Je te demande si tu as perdu du poids. Tu me dis que non, tu ne crois pas, mais tu me demandes si j’ai un pèse-personne. Je n’en ai pas. Ton visage a changé, c’est peut-être simplement parce que tes cheveux sont très courts aujourd’hui. Chaque fois que tu viens, je le pense, et aujourd’hui tu as presque perdu ce visage de l’enfance que tu portais quand nous nous sommes rencontrés. En te photographiant, je te dis que tu es beau, je le dis plusieurs fois, je dis plus précisément que c’est facile de te photographier tellement tu es beau. J’aime quand tu ne souris pas. Alors je te dis de faire la gueule. Et nous rions.
Et les tu se succèdent et vos visages aussi.

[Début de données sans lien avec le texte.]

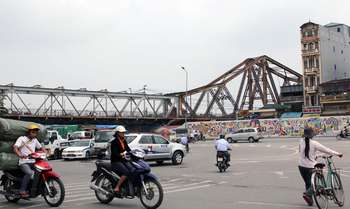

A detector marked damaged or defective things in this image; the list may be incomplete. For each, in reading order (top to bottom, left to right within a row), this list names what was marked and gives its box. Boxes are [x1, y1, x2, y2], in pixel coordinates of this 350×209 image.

rusty steel structure [0, 55, 302, 122]
rusty steel structure [169, 54, 300, 118]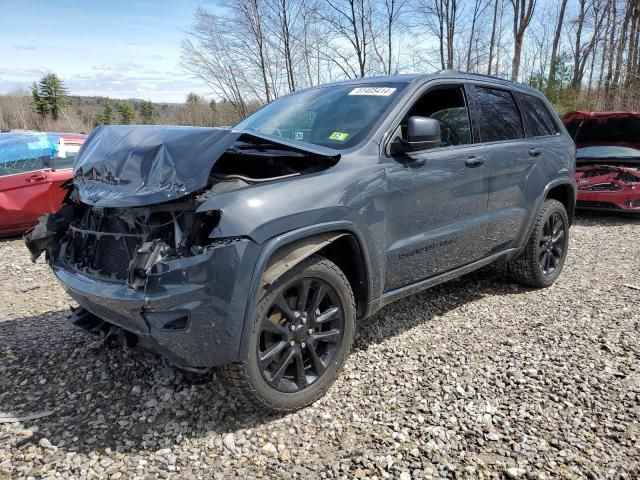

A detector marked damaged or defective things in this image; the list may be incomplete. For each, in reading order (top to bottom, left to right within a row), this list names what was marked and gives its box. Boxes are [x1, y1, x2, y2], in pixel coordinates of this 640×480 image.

crumpled hood [72, 124, 340, 207]
damaged vehicle in background [564, 111, 640, 213]
damaged front bumper [51, 236, 258, 368]
damaged jeep grand cherokee [25, 72, 576, 412]
damaged vehicle in background [25, 72, 576, 412]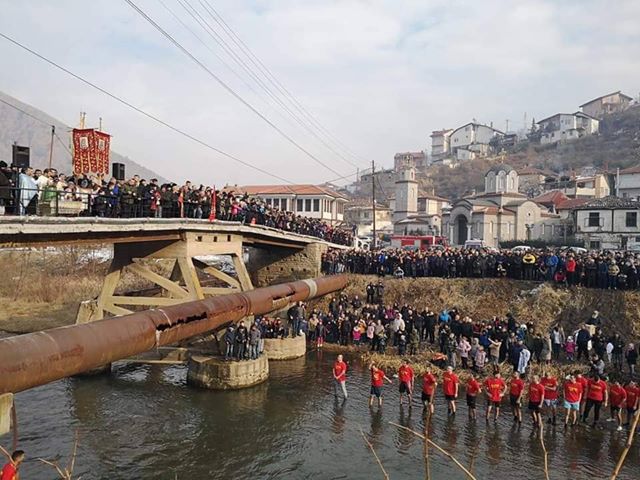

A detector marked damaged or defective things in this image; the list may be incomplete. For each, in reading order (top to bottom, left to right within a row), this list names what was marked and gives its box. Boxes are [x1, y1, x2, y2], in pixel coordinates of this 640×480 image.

Le tien est en vidéo et depuis deux jours il s’est encore plus assombri. C’est ton père, cette fois, qui t’exclut. Et dans tes paroles, c’est toi qui définitivement balaye ta mère d’un revers de main ; elle est devenue le diable. Pourtant, dans un mouvement de légèreté, tandis que ton malheur t’entraîne vers des projets loin d’eux, dans une autre maison, dans d’autres habitudes, je te dis qu’aller là-bas, pour moi, devient possible, peut-être. C’est étrange, je ne l’avais jamais imaginé : il ne m’avait jamais traversé l’esprit que je pourrais voir un autre désert. Tu souris, et tout de suite tu dis que la ville n’a pas grand intérêt. Alors je m’enthousiasme et j’imagine déjà mon regard à l’affût et des alignements d’immeubles bordant le rien. Tu acquiesces.